#189 Article 1398 Posted at 1996/04/14 12:56:06 by TOSHI (MAP2425) [NAZO]

Subject: Re: Re: Re: りりかの謎? (Re: 新世紀エヴァンゲリオンの謎) /1394 .... /2811(#194) /2741(#194)

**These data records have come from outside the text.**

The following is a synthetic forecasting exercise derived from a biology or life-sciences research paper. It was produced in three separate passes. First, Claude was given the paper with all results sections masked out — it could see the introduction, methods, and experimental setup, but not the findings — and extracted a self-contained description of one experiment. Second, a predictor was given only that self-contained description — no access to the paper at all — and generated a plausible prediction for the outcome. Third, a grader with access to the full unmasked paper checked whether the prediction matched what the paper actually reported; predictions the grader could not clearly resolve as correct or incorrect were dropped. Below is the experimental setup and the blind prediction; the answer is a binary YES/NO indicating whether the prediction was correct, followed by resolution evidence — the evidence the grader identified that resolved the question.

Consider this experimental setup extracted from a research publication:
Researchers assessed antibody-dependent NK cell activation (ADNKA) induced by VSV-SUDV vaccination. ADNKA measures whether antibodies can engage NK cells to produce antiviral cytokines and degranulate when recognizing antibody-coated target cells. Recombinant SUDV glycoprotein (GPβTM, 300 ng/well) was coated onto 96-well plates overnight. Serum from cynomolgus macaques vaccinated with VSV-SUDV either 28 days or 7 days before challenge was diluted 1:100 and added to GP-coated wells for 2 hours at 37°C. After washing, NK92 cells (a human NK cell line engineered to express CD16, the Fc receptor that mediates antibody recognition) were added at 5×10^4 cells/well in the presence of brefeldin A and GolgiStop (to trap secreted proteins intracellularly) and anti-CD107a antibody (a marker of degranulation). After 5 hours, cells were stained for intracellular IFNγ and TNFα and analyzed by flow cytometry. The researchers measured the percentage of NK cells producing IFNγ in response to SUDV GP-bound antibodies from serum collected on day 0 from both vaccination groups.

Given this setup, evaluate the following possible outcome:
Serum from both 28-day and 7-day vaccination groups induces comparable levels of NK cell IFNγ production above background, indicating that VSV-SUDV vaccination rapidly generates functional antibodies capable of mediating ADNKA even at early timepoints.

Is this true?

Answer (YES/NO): YES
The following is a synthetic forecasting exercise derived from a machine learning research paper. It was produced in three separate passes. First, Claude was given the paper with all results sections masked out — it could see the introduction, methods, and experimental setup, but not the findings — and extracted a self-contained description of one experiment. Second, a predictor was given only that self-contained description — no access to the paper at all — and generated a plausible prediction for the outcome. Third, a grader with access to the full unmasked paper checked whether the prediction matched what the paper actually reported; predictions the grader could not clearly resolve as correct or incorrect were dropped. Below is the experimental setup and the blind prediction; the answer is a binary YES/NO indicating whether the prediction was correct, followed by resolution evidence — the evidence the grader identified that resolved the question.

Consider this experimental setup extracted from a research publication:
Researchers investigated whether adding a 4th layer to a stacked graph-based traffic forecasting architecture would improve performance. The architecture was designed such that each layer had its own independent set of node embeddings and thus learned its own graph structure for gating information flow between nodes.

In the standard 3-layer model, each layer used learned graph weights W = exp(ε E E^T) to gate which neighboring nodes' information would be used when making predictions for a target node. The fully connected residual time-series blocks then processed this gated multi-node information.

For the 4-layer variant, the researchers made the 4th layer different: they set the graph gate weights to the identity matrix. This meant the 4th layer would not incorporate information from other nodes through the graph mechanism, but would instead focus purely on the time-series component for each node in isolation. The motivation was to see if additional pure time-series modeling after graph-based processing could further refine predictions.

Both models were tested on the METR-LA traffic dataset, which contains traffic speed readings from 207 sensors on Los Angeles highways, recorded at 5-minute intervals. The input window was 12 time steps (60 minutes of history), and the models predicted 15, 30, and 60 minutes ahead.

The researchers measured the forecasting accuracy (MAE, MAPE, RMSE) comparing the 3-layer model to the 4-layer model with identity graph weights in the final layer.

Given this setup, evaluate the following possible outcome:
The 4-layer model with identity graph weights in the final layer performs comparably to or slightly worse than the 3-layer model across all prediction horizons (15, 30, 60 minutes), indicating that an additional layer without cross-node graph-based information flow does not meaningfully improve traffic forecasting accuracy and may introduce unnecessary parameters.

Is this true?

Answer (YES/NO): NO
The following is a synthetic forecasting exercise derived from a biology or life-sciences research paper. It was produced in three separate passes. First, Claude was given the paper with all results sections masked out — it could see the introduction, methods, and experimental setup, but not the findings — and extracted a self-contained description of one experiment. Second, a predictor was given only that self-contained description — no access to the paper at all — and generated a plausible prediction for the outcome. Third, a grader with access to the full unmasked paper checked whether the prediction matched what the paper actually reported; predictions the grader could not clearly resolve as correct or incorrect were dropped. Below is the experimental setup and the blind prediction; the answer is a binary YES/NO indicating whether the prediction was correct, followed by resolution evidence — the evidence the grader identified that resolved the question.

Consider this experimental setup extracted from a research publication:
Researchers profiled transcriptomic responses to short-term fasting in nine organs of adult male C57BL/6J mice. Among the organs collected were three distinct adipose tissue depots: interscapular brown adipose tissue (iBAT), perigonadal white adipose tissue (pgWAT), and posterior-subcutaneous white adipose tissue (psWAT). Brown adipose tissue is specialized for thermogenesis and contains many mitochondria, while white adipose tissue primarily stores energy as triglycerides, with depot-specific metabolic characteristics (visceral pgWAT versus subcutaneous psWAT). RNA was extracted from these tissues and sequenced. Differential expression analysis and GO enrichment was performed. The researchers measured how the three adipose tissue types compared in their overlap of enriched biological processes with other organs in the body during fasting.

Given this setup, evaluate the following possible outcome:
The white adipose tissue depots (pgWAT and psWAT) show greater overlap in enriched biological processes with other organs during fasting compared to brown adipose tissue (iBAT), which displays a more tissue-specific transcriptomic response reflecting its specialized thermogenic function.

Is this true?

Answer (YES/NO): NO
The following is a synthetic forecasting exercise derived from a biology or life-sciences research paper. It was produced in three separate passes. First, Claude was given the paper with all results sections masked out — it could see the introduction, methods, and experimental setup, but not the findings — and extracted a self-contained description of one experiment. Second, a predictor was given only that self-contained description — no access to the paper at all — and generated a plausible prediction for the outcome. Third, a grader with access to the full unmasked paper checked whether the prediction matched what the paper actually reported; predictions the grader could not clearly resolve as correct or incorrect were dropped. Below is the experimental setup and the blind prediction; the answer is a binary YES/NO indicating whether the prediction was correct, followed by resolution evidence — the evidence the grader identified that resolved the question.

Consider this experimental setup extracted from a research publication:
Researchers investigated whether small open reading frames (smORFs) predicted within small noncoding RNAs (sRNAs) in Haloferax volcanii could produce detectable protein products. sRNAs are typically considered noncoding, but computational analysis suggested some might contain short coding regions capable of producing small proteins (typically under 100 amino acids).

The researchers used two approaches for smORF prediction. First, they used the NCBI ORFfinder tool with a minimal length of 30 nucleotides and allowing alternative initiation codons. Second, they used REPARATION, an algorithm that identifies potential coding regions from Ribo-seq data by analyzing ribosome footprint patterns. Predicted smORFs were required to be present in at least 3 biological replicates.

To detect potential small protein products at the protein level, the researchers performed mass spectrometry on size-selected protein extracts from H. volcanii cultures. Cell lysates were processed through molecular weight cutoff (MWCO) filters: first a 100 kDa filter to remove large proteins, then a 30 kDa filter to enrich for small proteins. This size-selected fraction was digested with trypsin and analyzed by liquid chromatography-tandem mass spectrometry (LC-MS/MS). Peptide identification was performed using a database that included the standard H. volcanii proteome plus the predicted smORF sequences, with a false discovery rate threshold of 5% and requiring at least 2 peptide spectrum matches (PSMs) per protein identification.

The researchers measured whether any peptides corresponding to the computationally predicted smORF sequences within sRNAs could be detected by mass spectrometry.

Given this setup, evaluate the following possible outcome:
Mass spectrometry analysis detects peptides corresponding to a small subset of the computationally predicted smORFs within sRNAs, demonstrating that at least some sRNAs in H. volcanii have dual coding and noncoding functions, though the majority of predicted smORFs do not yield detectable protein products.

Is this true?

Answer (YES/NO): YES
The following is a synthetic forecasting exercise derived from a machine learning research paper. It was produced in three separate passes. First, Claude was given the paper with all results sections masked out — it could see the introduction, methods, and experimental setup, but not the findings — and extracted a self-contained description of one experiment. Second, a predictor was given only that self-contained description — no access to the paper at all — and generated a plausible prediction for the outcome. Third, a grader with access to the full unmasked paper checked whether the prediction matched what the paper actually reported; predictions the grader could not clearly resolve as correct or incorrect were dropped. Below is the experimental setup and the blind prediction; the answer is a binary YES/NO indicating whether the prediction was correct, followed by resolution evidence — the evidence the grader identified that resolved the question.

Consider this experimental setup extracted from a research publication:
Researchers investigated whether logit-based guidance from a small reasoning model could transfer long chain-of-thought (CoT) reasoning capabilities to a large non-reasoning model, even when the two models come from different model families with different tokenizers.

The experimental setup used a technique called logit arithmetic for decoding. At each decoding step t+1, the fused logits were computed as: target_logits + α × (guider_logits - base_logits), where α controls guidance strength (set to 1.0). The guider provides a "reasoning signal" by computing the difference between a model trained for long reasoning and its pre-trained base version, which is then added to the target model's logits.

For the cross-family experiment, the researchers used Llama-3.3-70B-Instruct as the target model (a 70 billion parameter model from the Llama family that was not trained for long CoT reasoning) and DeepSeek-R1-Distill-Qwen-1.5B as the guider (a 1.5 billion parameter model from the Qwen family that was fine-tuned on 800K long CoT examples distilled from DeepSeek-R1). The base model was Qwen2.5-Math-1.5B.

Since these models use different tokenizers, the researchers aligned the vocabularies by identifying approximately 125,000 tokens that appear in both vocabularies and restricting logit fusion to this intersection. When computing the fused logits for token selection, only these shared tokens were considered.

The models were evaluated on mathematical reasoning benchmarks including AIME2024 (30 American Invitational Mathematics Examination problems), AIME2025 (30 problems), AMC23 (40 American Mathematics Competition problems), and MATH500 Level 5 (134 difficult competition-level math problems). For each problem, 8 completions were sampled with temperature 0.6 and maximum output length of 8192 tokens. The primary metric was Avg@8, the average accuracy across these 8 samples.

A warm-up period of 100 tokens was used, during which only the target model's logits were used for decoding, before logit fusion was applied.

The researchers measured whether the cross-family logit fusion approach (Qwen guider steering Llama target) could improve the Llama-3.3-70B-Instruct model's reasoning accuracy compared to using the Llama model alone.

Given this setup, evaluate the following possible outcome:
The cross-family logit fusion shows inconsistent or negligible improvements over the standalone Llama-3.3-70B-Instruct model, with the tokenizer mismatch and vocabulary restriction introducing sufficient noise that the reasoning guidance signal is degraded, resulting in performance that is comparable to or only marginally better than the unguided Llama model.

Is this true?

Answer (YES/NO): NO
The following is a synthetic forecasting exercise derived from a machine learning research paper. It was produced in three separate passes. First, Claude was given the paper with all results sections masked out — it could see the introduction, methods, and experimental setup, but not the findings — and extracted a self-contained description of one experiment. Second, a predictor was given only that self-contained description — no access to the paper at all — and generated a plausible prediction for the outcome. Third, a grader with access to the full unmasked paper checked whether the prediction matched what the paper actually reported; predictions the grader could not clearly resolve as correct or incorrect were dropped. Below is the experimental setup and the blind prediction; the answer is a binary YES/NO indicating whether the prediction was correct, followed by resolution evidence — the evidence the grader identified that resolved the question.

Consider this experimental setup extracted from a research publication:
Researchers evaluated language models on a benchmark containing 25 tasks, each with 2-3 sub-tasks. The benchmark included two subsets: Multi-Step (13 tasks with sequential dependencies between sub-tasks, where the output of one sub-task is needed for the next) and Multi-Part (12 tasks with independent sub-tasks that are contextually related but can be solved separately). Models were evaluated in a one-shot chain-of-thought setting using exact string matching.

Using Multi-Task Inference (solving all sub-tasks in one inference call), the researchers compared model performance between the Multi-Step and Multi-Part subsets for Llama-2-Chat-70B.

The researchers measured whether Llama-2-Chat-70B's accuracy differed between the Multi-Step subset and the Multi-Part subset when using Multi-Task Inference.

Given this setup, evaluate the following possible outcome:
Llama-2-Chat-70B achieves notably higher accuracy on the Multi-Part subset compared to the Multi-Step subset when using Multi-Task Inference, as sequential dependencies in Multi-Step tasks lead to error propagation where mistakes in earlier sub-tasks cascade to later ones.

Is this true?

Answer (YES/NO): YES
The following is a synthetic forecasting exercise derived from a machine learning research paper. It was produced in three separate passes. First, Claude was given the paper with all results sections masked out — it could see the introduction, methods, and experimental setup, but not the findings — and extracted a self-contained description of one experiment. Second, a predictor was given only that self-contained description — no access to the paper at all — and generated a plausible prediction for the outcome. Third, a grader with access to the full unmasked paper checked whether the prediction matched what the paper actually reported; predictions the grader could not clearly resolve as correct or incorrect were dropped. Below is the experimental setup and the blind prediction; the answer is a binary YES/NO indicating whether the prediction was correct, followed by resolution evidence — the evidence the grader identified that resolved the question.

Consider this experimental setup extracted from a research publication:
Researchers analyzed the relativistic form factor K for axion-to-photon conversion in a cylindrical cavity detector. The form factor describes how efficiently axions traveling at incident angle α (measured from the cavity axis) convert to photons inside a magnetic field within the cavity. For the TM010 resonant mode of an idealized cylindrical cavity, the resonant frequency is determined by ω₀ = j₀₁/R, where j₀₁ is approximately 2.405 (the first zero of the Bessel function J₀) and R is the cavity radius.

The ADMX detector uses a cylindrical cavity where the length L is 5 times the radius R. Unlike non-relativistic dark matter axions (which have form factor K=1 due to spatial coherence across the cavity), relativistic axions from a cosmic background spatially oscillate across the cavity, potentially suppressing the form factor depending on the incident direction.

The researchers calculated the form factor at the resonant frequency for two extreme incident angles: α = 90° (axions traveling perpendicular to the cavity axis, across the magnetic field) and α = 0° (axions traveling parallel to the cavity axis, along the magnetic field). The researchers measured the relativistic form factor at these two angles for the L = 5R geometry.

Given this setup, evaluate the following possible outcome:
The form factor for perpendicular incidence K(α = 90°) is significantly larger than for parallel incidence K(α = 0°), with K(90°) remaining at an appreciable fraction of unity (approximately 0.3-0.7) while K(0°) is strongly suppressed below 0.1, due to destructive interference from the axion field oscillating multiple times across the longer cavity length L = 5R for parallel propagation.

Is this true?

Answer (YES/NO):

> 結論から言いますと、『りりか』てのは救世主譚なんです。10歳の女の子がほとん

  ああ、なるほどなるほど! そうかそうだったのか。さすが>かくたさん

  実際にスタッフがそういうこと考えていたのかとなると疑問符つくし、
  いつもの高橋良輔のアレ、という可能性もあるんですけど、
  そう考えると、『りりか』がどうしてつまらなかったのか、よくわかります。

  ぽつりぽつりと見る度に思っていたんですよね。
  なにか用意されている物語をなぞるかのような、この感じはなんだろう、って。
  自分のウチに何か語りたいものがあるのではなく、あらかじめ与えられた、
  『りりか』という物語を語ろうとしているような妙な感じ。
  確かな技量を感じさせる演出力とお話とのギャップ。

  それもこれも『救世主譚』という用意された枠を
  語ろうとしていたからなんだ、と考えれば納得がいきます。

  『救世主譚』というのはよくある話ですよね。
  例えば『ウルトラマン』や『セーラームーン』も『救世主譚』。

  『ウルトラマン』は、スタッフが、
  ウルトラマンって何なんだろうとか、科特捜隊ってなんなのとか、
  そういった問いと葛藤を絶えず番組の中で繰り返していました。
  それが番組の厚みや、イメージの広がりにつながっていたわけです。
  ところが、後のシリーズでは、そういう問いかけはなくなって、
  結果的に番組の質の低下を招くことになった。

  『セーラームーン』でも、
  セーラームーンって何、うさぎちゃんが世界を救えるのはどういうわけ、
  てなスタッフの問いが、いろいろ紆余曲折はあっても繰り返されていた。
  『劇場版R』ってのはその集大成の観すらありますね。

  比較するのも申し訳ないけど、比べて『りりか』はどうだったのか?
  日常描写も実力のあるスタッフならできて当然(というと暴論ですが)。
  『救世主譚』自体もよくある枠組。
  その2つの組み合せることは、『セーラームーン』がやっている。
  与えられた仕事をきっちりこなした、という意味では賞賛されるけど、
  じゃあ、その上で何か語るものがあったのか、となると、どうでしょう?

  例えば、救世主に選ばれてしまったりりかという「普通の」女の子の
  とまどいや迷いを描きたかった、ってなことになるのかな?
  でも、その肝心のりりかが「どんな女の子か」ってことは、
  結局EDの歌詞(^^;でしか語られなかったように思います。